Contos

Dois velhos (18)

26 dez., 2024
Marco Schetter
Foto Notícia
Enquanto tricotavam, as mulheres distribuíam lembranças na forma de conversas, nem sempre boas, mas todas vivenciadas. A tricotagem ajudava a acomodar o tempo, quanto as lembranças, tudo dependia do rumo da conversa.

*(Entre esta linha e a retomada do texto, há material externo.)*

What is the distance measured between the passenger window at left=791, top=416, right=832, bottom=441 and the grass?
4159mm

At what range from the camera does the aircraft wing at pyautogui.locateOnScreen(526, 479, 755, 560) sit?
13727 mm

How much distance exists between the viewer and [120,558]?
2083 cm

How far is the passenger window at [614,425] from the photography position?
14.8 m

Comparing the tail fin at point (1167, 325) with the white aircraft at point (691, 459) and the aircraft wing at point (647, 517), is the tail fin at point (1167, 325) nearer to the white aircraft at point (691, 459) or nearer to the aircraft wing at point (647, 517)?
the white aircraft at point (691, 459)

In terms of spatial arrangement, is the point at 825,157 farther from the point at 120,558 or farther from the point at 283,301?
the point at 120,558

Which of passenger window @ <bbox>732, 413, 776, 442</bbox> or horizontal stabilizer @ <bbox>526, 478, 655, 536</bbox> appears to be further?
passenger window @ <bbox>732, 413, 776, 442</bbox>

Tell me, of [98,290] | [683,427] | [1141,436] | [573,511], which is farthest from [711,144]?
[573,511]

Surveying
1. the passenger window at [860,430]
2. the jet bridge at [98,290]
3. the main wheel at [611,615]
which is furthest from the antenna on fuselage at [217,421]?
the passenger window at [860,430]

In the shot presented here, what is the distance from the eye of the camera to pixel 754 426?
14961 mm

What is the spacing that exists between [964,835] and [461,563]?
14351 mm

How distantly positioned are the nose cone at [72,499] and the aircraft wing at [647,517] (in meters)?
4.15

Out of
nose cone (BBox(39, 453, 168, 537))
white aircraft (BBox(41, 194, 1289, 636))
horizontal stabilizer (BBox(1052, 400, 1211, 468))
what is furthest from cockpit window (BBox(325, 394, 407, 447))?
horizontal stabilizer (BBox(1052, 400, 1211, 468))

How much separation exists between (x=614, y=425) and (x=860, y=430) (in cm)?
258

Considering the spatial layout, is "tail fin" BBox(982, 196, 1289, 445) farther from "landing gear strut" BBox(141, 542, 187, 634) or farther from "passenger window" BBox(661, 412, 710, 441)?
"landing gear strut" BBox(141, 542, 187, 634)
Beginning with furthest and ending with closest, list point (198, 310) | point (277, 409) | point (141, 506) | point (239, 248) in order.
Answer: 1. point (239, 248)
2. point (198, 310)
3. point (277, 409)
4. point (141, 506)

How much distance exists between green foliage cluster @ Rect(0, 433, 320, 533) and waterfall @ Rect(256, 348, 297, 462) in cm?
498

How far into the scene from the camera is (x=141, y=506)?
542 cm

A caixinha de fotografias, toda decorada, algumas envoltas em crochê, ficava ao lado dos novelos, às vezes, por entre as coxas. As mais devotas levavam a bíblia para a rodada de conversas, prometiam o céu para as que decidissem descer às aguas. Na verdade, haviam dois grupos de tricotagem, em um deles, era permitido conversas mais picantes, regadas a lembranças do tempo do colegial, se permitiam falar de beijos e abraços, quando a conversa se esticava, algumas até confidenciavam coisas guardadas por anos, pelo menos, escondidas, pelo tempo do marido vivo.
Os presentes recebidos, estes mesmos, eram mostrados como quem mostra medalhas. A conversa sobre os netos, essa era a preferida. Caramelo, deitado ao lado, volta e meia levantava a cabeça, como que concordando com o que era falado. Uma das mulheres era chamada de Maria do Tricô, de tão bem que tricotava. No passado, o sobrenome indicava as profissões, que quase sempre, eram seguidas por todos na família, hoje, não tem mais nada disso, para dizer bem a verdade, as famílias também estão mudadas. Jacob se orgulhava de ter seu sobrenome representado por um brasão, já Joaquim, teve sua vida marcada pelo preconceito, mesmo sendo um descendente de herói, neto de um dos 408 lanceiros, que sobreviveram a guerra dos Porongos, e da trairagem dos comandantes brancos. Os lanceiros derramaram seu sangue pelo Rio Grande, para que todos, indistintamente, respirassem liberdade, já os estancieiros, guerrearam pelo preço do charque, para estes, o destino reservou medalhas, para alguns até, nome de rua, cidades, outros, receberam o selo de heróis nacionais. E o pior, a estória enganada continua a ser contada nas escolas. Joaquim, mal respirava, enquanto falava da Guerra dos Farrapos, às vezes, até secava lágrimas, quando adentrava no ponto da história em que os negros foram desarmados, para depois então serem dizimados. Justiniano tinha razão, justiça e dar a cada um o que é seu, e dignidade, essa, é de todos.